### What the exercise asks
Each line below should be written out again without any change.

Dataset items
↓↓↓
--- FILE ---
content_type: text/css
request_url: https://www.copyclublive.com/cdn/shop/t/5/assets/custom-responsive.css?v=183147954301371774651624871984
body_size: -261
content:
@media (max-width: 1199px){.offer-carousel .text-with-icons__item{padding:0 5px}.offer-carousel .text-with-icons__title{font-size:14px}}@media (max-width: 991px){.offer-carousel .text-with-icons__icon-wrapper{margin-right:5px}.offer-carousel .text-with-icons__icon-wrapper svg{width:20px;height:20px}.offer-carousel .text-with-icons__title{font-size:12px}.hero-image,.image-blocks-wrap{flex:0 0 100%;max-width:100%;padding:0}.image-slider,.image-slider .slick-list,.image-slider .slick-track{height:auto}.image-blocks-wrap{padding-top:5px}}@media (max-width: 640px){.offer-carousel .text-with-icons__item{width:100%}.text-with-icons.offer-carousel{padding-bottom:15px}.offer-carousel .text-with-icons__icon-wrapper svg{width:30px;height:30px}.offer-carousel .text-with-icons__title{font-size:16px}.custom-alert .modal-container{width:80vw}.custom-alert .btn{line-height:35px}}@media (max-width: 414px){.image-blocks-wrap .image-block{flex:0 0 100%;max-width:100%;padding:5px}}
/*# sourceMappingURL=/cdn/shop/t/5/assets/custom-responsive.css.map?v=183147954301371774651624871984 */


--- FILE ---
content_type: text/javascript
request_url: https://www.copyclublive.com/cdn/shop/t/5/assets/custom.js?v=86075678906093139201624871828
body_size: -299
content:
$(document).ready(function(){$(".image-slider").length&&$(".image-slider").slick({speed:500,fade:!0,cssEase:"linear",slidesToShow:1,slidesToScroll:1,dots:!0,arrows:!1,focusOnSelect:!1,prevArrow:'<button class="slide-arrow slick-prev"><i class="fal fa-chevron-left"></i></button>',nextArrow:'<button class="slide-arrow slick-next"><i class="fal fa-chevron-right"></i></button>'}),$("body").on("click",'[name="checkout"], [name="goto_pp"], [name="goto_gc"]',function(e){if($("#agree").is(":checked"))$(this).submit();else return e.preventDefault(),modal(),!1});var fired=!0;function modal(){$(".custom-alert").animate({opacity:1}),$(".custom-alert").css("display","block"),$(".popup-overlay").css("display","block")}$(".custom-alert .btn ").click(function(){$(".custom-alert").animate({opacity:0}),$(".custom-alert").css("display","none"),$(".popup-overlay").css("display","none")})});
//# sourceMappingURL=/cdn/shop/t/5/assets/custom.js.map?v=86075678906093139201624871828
↑↑↑
### Task result
--- FILE ---
content_type: text/css
request_url: https://www.copyclublive.com/cdn/shop/t/5/assets/custom-responsive.css?v=183147954301371774651624871984
body_size: -261
content:
@media (max-width: 1199px){.offer-carousel .text-with-icons__item{padding:0 5px}.offer-carousel .text-with-icons__title{font-size:14px}}@media (max-width: 991px){.offer-carousel .text-with-icons__icon-wrapper{margin-right:5px}.offer-carousel .text-with-icons__icon-wrapper svg{width:20px;height:20px}.offer-carousel .text-with-icons__title{font-size:12px}.hero-image,.image-blocks-wrap{flex:0 0 100%;max-width:100%;padding:0}.image-slider,.image-slider .slick-list,.image-slider .slick-track{height:auto}.image-blocks-wrap{padding-top:5px}}@media (max-width: 640px){.offer-carousel .text-with-icons__item{width:100%}.text-with-icons.offer-carousel{padding-bottom:15px}.offer-carousel .text-with-icons__icon-wrapper svg{width:30px;height:30px}.offer-carousel .text-with-icons__title{font-size:16px}.custom-alert .modal-container{width:80vw}.custom-alert .btn{line-height:35px}}@media (max-width: 414px){.image-blocks-wrap .image-block{flex:0 0 100%;max-width:100%;padding:5px}}
/*# sourceMappingURL=/cdn/shop/t/5/assets/custom-responsive.css.map?v=183147954301371774651624871984 */


--- FILE ---
content_type: text/javascript
request_url: https://www.copyclublive.com/cdn/shop/t/5/assets/custom.js?v=86075678906093139201624871828
body_size: -299
content:
$(document).ready(function(){$(".image-slider").length&&$(".image-slider").slick({speed:500,fade:!0,cssEase:"linear",slidesToShow:1,slidesToScroll:1,dots:!0,arrows:!1,focusOnSelect:!1,prevArrow:'<button class="slide-arrow slick-prev"><i class="fal fa-chevron-left"></i></button>',nextArrow:'<button class="slide-arrow slick-next"><i class="fal fa-chevron-right"></i></button>'}),$("body").on("click",'[name="checkout"], [name="goto_pp"], [name="goto_gc"]',function(e){if($("#agree").is(":checked"))$(this).submit();else return e.preventDefault(),modal(),!1});var fired=!0;function modal(){$(".custom-alert").animate({opacity:1}),$(".custom-alert").css("display","block"),$(".popup-overlay").css("display","block")}$(".custom-alert .btn ").click(function(){$(".custom-alert").animate({opacity:0}),$(".custom-alert").css("display","none"),$(".popup-overlay").css("display","none")})});
//# sourceMappingURL=/cdn/shop/t/5/assets/custom.js.map?v=86075678906093139201624871828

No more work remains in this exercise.